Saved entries
*-*-*

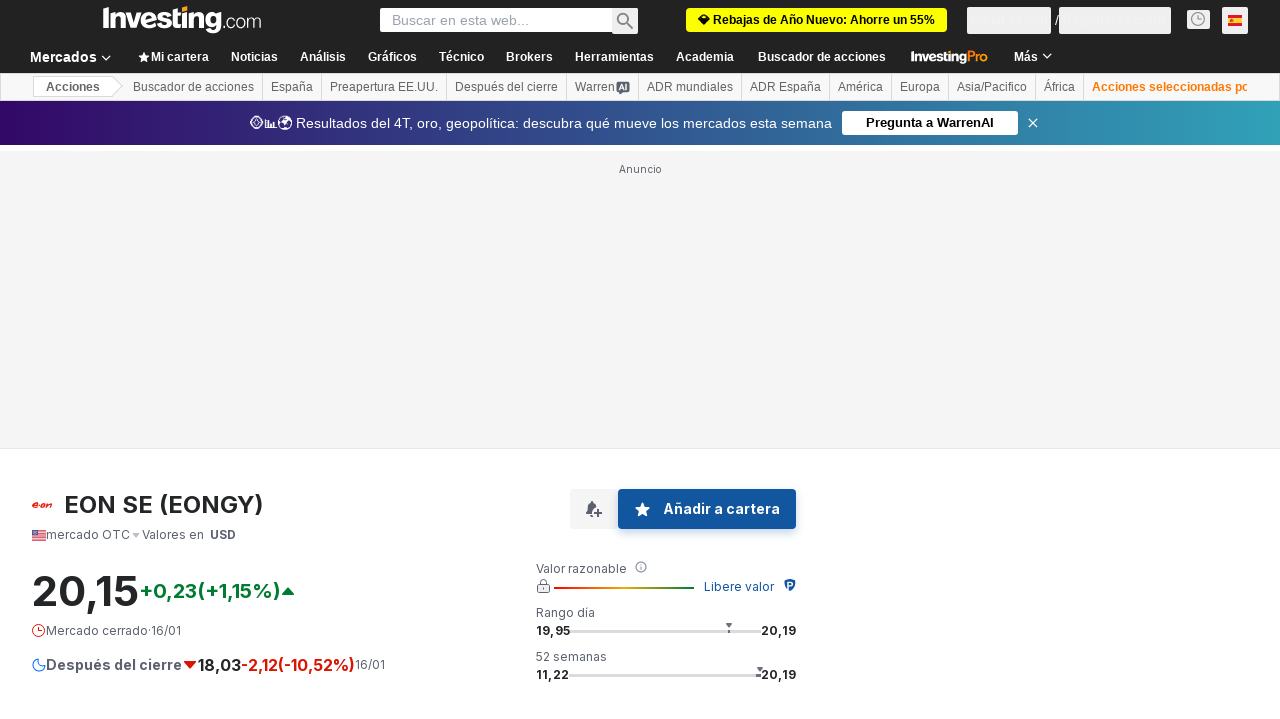

--- FILE ---
content_type: text/html; charset=utf-8
request_url: https://www.google.com/recaptcha/api2/aframe
body_size: 267
content:
<!DOCTYPE HTML><html><head><meta http-equiv="content-type" content="text/html; charset=UTF-8"></head><body><script nonce="NvfoW4nbf9mikh1EExzwqQ">/** Anti-fraud and anti-abuse applications only. See google.com/recaptcha */ try{var clients={'sodar':'https://pagead2.googlesyndication.com/pagead/sodar?'};window.addEventListener("message",function(a){try{if(a.source===window.parent){var b=JSON.parse(a.data);var c=clients[b['id']];if(c){var d=document.createElement('img');d.src=c+b['params']+'&rc='+(localStorage.getItem("rc::a")?sessionStorage.getItem("rc::b"):"");window.document.body.appendChild(d);sessionStorage.setItem("rc::e",parseInt(sessionStorage.getItem("rc::e")||0)+1);localStorage.setItem("rc::h",'1768875949110');}}}catch(b){}});window.parent.postMessage("_grecaptcha_ready", "*");}catch(b){}</script></body></html>

--- FILE ---
content_type: application/javascript
request_url: https://promos.investing.com/eu-a4flkt7l2b/z9gd/9a63d23b-49c1-4335-b698-e7f3ab10af6c/es.investing.com/jsonp/z?cb=1768875936057&callback=__dgo5m9k7rz18xq
body_size: 711
content:
__dgo5m9k7rz18xq({"geo":{"continent_name":"North America","region_code":"OH","continent_code":"NA","city":"Columbus","region_name":"Ohio","latitude":39.9625,"metro_code":535,"country_code":"US","ip":"3.145.178.145","country_name":"United States","longitude":-83.0061,"zipcode":"43215","time_zone":"America/New_York"},"da":"bg*br*al|Apple%bt*bm*bs*cb*bu*dl$0^j~m|131.0.0.0%v~d~f~primarySoftwareType|Robot%s~r~dg*e~b~dq*z|Blink%cn*ds*ba*ch*cc*n|Chrome%t~bl*ac~aa~g~y|macOS%ce*ah~bq*bd~dd*cq$0^cl*df*bp*ad|Desktop%bh*c~dc*dn*bi*ae~ci*cx*p~bk*de*bc*i~h|10.15.7%cd*w~cu*ck*l~u~partialIdentification*af~bz*db*ab*q~a*cp$0^dh*k|Apple%cr*ag|-","success":true,"ts":1768875936339.0,"rand":101089});

--- FILE ---
content_type: image/svg+xml
request_url: https://cdn.investing.com/entities-logos/385510.svg
body_size: 326
content:
<svg xmlns="http://www.w3.org/2000/svg" version="1.2" viewBox="0 0 1589 466"><path fill="#ea1c0a" fill-rule="evenodd" d="M1588.5 172.4c0 53.3-63.3 235.8-73.7 263.2-6.8 18-19.9 20.5-36.8 20.5-30.7 0-53.9-7.3-65.1-16.4-2.4-1.8-5.3-5.8-3.3-11.7 11.5-34.4 55.3-158.3 55.3-185.1 0-14.6-4.3-25.6-18.9-25.6-88.6 0-251.4 189.2-281.7 223.1-9.9 11-24.4 13.4-41.3 13.4-20.9 0-43.3-11.2-45.4-12.3-6.6-3.4-6.9-7.2-5-15.2l5.6-22.6c10.2-41.5 62.9-194.8 99.5-277.9 1.6-3.5 3.1-6.4 11-7.7 3.7-.5 15.8-3.4 32.7-3.4 12.3 0 36.3.9 48.4 7.4 0 0 .1-.2.1 20 0 8.8.9 38.5 28.8 38.5 47.2 0 132.7-81 208.4-81 66.4 0 81.4 41.1 81.4 72.8zm-940.9 67c0 11.1-12.8 41.5-14.7 46-11.5 28.6-41.9 33.2-63.2 33.2-32.1 0-43.1-11.5-43.1-29.7 0-14 11.8-38.3 13.4-41.9 14.4-33.1 40.2-36.7 65.7-36.7 21.6 0 41.9 9 41.9 29.1zm-145.4-58.8c0 103.2-63.5 124.6-133.9 124.6h-49.4c-49.5 0-149-2.9-149-2.9-8-.1-14-1.7-14 2.9 0 33.7 38.1 84.5 96.1 84.5 45.6 0 75-28.5 81.4-35.3 0 0 52.5-6.1 86.1-6.1 32.7 0 80.9 5.3 80.9 23.9 0 36.4-118 93.8-217 93.8C134.3 466 0 384.9 0 287.2 0 123.4 315.8 0 407.9 0c82.9 0 94.3 132.2 94.3 180.6zm-128.6-11.1c0-21.1-1-51.3-17.5-51.3-53.6 0-147.7 82.1-157.1 91.5-7 7-1.8 6.4 7.6 6.4H327c42.7 0 46.6-7.2 46.6-46.6zm711.6 2.3c0 44.9-44.2 143.4-58.5 170.7-59.4 114.4-138.8 113.6-228.4 113.6-43.8 0-141.4.5-141.4-81.6 0-36.7 32-103.9 58.2-167.7 11.2-27.1 58.7-118.3 220.6-118.3 66.7 0 149.5 10.5 149.5 83.3zm-187.4 5.3c-11.2 0-27.9 1.7-35.5 12.2-28.3 39.3-47.1 137.5-47.1 164.9 0 18.6 13 17.4 30.3 17.4 10 0 26.3.3 35.5-9.3 24.9-25.9 46.3-143.6 46.3-164.9 0-15.1-1-20.3-29.5-20.3z"/></svg>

*-*-*

Task directions >> Scan the entries above for the word "investing". Report the lines that hold it.

Answer section >>
request_url: https://promos.investing.com/eu-a4flkt7l2b/z9gd/9a63d23b-49c1-4335-b698-e7f3ab10af6c/es.investing.com/jsonp/z?cb=1768875936057&callback=__dgo5m9k7rz18xq
request_url: https://cdn.investing.com/entities-logos/385510.svg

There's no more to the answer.